## [ACTION ITEM]
Scan the entries below line by line and state how many lines contain the string "fonts", giving only the number.

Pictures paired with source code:
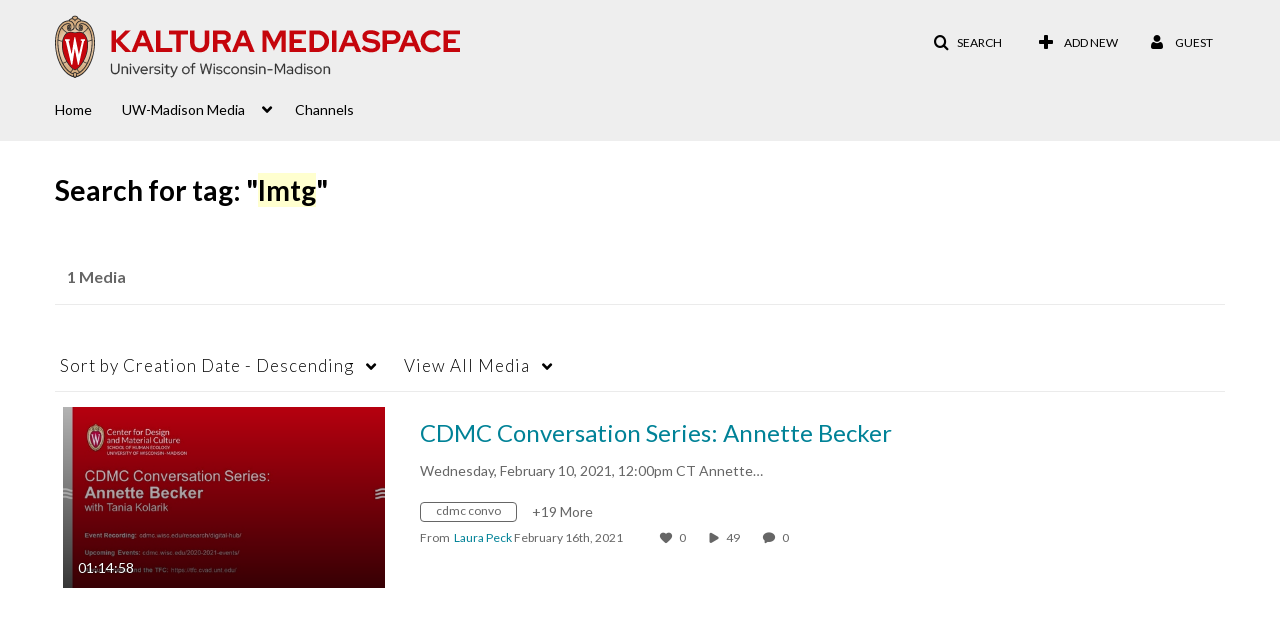

--- FILE ---
content_type: text/css;charset=UTF-8
request_url: https://assets.mediaspace.kaltura.com/5.169.7.1034/public/build0/kalturacapture/asset/style.css
body_size: 400
content:
@font-face {
  font-family: 'icomoon-capture';
  src:  url('fonts/icomoon.eot?8a0cbu');
  src:  url('fonts/icomoon.eot?8a0cbu#iefix') format('embedded-opentype'),
    url('fonts/icomoon.woff2?8a0cbu') format('woff2'),
    url('fonts/icomoon.ttf?8a0cbu') format('truetype'),
    url('fonts/icomoon.woff?8a0cbu') format('woff'),
    url('fonts/icomoon.svg?8a0cbu#icomoon') format('svg');
  font-weight: normal;
  font-style: normal;
}

[class^="icomoon-capture"], [class*=" icomoon-capture"] {
  /* use !important to prevent issues with browser extensions that change fonts */
  font-family: 'icomoon-capture' !important;
  speak: none;
  font-style: normal;
  font-weight: normal;
  font-variant: normal;
  text-transform: none;
  line-height: 1;

  /* Better Font Rendering =========== */
  -webkit-font-smoothing: antialiased;
  -moz-osx-font-smoothing: grayscale;
}

.icomoon-capture:before {
  content: "\e900";
}


--- FILE ---
content_type: text/plain;charset=UTF-8
request_url: https://mediaspace.wisc.edu/user/get-details?format=ajax&_=1769035487264
body_size: 483
content:
{"content":[{"target":"#userMobileMenuDisplayName, #userMenuDisplayName","action":"replace","content":"Guest"}],"script":"$(\"body\").trigger(\"userDetailsPopulated\");;document.querySelector(\"meta[name=xsrf-ajax-nonce]\").setAttribute(\"content\", \"[base64]\");"}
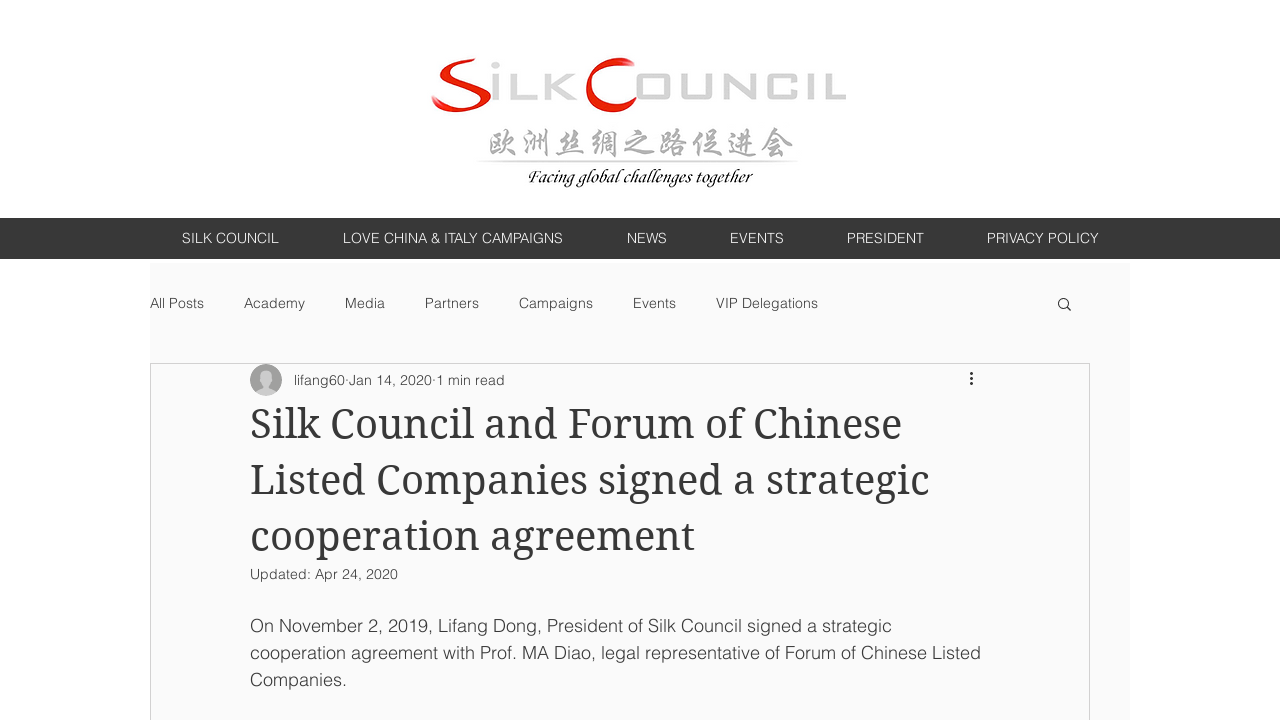

--- FILE ---
content_type: text/css; charset=utf-8
request_url: https://www.silkcouncil.org/_serverless/pro-gallery-css-v4-server/layoutCss?ver=2&id=1i8j9-not-scoped&items=3469_1600_794%7C3771_3497_2146&container=1518_740_201_720&options=gallerySizeType:px%7CenableInfiniteScroll:true%7CtitlePlacement:SHOW_ON_HOVER%7CimageMargin:0%7CisVertical:true%7CgridStyle:0%7CgalleryLayout:1%7CnumberOfImagesPerRow:0%7CgallerySizePx:300%7CcubeRatio:1%7CcubeType:fill%7CgalleryThumbnailsAlignment:none%7CthumbnailSpacings:0
body_size: -190
content:
#pro-gallery-1i8j9-not-scoped [data-hook="item-container"][data-idx="0"].gallery-item-container{opacity: 1 !important;display: block !important;transition: opacity .2s ease !important;top: 0px !important;left: 0px !important;right: auto !important;height: 123px !important;width: 247px !important;} #pro-gallery-1i8j9-not-scoped [data-hook="item-container"][data-idx="0"] .gallery-item-common-info-outer{height: 100% !important;} #pro-gallery-1i8j9-not-scoped [data-hook="item-container"][data-idx="0"] .gallery-item-common-info{height: 100% !important;width: 100% !important;} #pro-gallery-1i8j9-not-scoped [data-hook="item-container"][data-idx="0"] .gallery-item-wrapper{width: 247px !important;height: 123px !important;margin: 0 !important;} #pro-gallery-1i8j9-not-scoped [data-hook="item-container"][data-idx="0"] .gallery-item-content{width: 247px !important;height: 123px !important;margin: 0px 0px !important;opacity: 1 !important;} #pro-gallery-1i8j9-not-scoped [data-hook="item-container"][data-idx="0"] .gallery-item-hover{width: 247px !important;height: 123px !important;opacity: 1 !important;} #pro-gallery-1i8j9-not-scoped [data-hook="item-container"][data-idx="0"] .item-hover-flex-container{width: 247px !important;height: 123px !important;margin: 0px 0px !important;opacity: 1 !important;} #pro-gallery-1i8j9-not-scoped [data-hook="item-container"][data-idx="0"] .gallery-item-wrapper img{width: 100% !important;height: 100% !important;opacity: 1 !important;} #pro-gallery-1i8j9-not-scoped [data-hook="item-container"][data-idx="1"].gallery-item-container{opacity: 1 !important;display: block !important;transition: opacity .2s ease !important;top: 0px !important;left: 247px !important;right: auto !important;height: 152px !important;width: 247px !important;} #pro-gallery-1i8j9-not-scoped [data-hook="item-container"][data-idx="1"] .gallery-item-common-info-outer{height: 100% !important;} #pro-gallery-1i8j9-not-scoped [data-hook="item-container"][data-idx="1"] .gallery-item-common-info{height: 100% !important;width: 100% !important;} #pro-gallery-1i8j9-not-scoped [data-hook="item-container"][data-idx="1"] .gallery-item-wrapper{width: 247px !important;height: 152px !important;margin: 0 !important;} #pro-gallery-1i8j9-not-scoped [data-hook="item-container"][data-idx="1"] .gallery-item-content{width: 247px !important;height: 152px !important;margin: 0px 0px !important;opacity: 1 !important;} #pro-gallery-1i8j9-not-scoped [data-hook="item-container"][data-idx="1"] .gallery-item-hover{width: 247px !important;height: 152px !important;opacity: 1 !important;} #pro-gallery-1i8j9-not-scoped [data-hook="item-container"][data-idx="1"] .item-hover-flex-container{width: 247px !important;height: 152px !important;margin: 0px 0px !important;opacity: 1 !important;} #pro-gallery-1i8j9-not-scoped [data-hook="item-container"][data-idx="1"] .gallery-item-wrapper img{width: 100% !important;height: 100% !important;opacity: 1 !important;} #pro-gallery-1i8j9-not-scoped .pro-gallery-prerender{height:152px !important;}#pro-gallery-1i8j9-not-scoped {height:152px !important; width:740px !important;}#pro-gallery-1i8j9-not-scoped .pro-gallery-margin-container {height:152px !important;}#pro-gallery-1i8j9-not-scoped .pro-gallery {height:152px !important; width:740px !important;}#pro-gallery-1i8j9-not-scoped .pro-gallery-parent-container {height:152px !important; width:740px !important;}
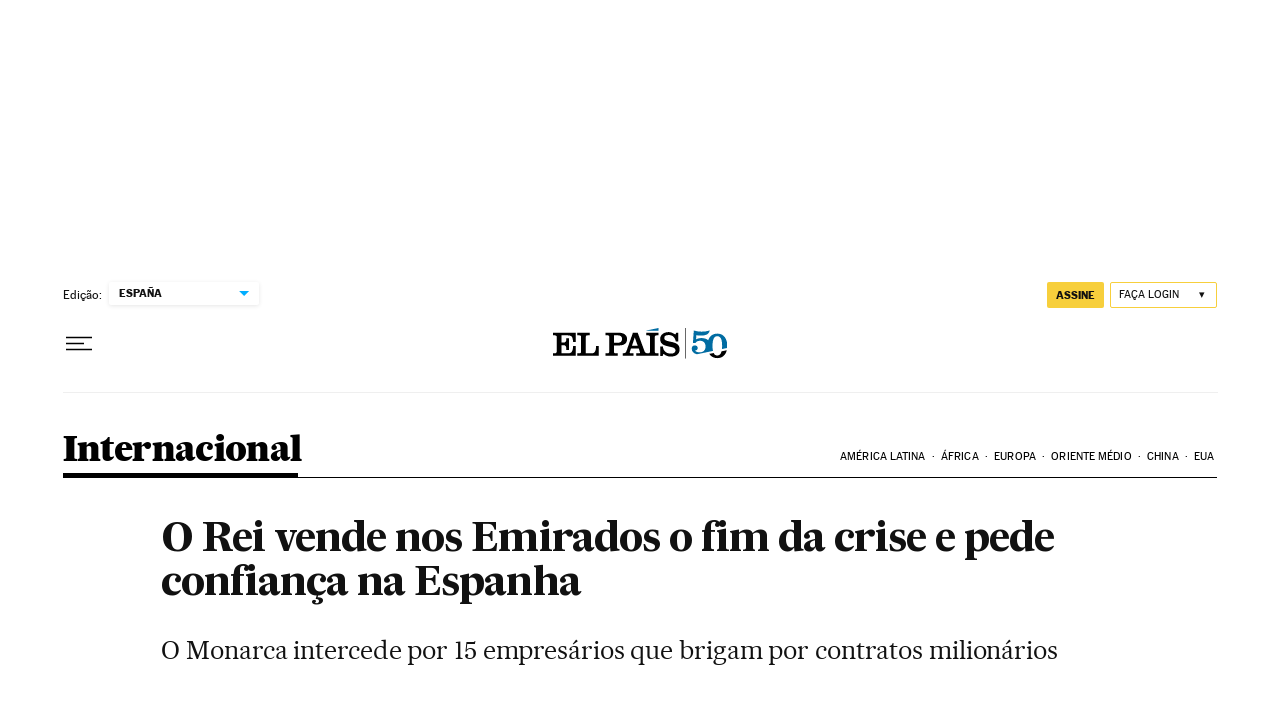

--- FILE ---
content_type: application/javascript; charset=utf-8
request_url: https://fundingchoicesmessages.google.com/f/AGSKWxVek1Vc8nFpzgCAzxWfxVyiHA_upbv1qwQJpRkSyeoUZaoN1ZgXlh628mKTy8VWi03x4nIX6FhQMqUP6LIUw26YpLIO7UOqeFGDMYZfsNV8LZqAcrZK_nAhmVt3YNRpl_D2HZVnb2dOGLxtH9RJ73XQ6ytGGrY7g1Ywq3baQTGlGtnHMrEcFHZccUlh/_/left_ad_/adwizard_/sponsored_ad_/300-ad-/site-advert.
body_size: -1289
content:
window['95a88de1-bcca-436b-845d-71d598edef60'] = true;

## [REPLY]
7